Dan, aha, ternyata hipnoterapi (ala kadarnya) saya itu cukup membantu. :)

Saat saya sibuk menyugesti diri, si dokter dan si perawat malah ngobrol, bukannya ikut menenangkan saya yang mungkin sudah pucat pasi :(. Dan, sialnya, saya juga menyimak obrolan mereka. Si dokter bilang ke si perawat untuk mengirim SMS ke dokter entah siapa gitu, bilang suruh kirim foto buat web. Lalu, obrolan tentang foto buat web itu berlangsung cukup lama. Kata si perawat, ada dokter yang bilang suruh sediain waktu kapan bisa foto bareng. “Suruh kirim foto yang ada ajalah. Nggak punya waktu buat yang kayak gituan,” kata si dokter yang mengoprek-oprek geraham saya, sementara saya sedang sibuk membuat alam bawah sadar saya untuk relaks dan jangan memikirkan rasa sakit. Padahal, saya ingin dia ikut menyugesti saya agar tidak memikirkan suara bor dan rasa ngilu gusi yang terasa sampai ke jari-jari itu.

Dan, setelah satu jam proses tambal-menambal itu, saya keluar dari ruangan dokter gigi itu—dan, kayaknya, ruangan dokter gigi itu perlu dibikin lebih santai, jangan dibuat terlalu formal biar tidak menciptakan suasana—dalam istilah hipnosisnya, jangkar emosi atau anchor—mencekam dan menakutkan.

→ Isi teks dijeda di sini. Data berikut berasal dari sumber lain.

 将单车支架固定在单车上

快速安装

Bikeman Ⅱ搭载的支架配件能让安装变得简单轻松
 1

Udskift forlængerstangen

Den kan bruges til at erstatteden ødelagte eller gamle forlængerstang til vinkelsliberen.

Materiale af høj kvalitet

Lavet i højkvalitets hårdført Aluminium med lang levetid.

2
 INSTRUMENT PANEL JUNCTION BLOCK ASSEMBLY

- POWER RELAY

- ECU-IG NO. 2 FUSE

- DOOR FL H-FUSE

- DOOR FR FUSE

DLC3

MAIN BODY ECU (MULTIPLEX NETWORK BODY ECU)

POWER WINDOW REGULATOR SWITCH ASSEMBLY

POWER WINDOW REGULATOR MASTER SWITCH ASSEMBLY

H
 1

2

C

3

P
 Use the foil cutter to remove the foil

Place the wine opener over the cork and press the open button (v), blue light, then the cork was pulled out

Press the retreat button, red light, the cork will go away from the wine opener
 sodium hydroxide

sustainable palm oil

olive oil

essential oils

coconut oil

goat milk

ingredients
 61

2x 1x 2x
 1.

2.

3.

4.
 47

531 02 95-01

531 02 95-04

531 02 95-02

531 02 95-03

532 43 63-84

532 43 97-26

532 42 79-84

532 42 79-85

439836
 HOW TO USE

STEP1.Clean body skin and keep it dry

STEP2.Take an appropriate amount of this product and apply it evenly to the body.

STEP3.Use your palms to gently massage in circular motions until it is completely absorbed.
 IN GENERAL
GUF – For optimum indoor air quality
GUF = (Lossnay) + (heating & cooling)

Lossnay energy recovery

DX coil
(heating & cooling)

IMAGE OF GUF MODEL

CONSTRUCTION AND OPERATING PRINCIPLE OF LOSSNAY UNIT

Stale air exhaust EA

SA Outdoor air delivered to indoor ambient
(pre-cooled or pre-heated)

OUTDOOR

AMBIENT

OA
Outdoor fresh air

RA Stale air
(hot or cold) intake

Dan, saat bayar di kasir, saya lebih menyesali lagi kenapa saya tidak rajin sikat gigi sejak kecil dan kenapa tidak cukup perhatian pada gigi yang merupakan aset penting dalam hidup. Hiks, mahal banget sih nambal bolongan kecil gitu doang ….

Oh, ya, kata sebuah artikel, the healthier your teeth are, the happier you look—saya setuju deh. Soalnya kalau udah sakit gigi, uh, joke-joke-an paling lucu sedunia juga nggak ngurangin rasa sakitnya. Hehe. :)

So, buat para calon orangtua, jangan lupa biasakan anak menyikat gigi dan merawat gigi sejak dini. Jadi inget Willy Wonka yang punya gigi bagus banget. Pantasan si bapak Willy Wonka, yang dokter gigi itu, sampai mengerangkeng gigi si Willy.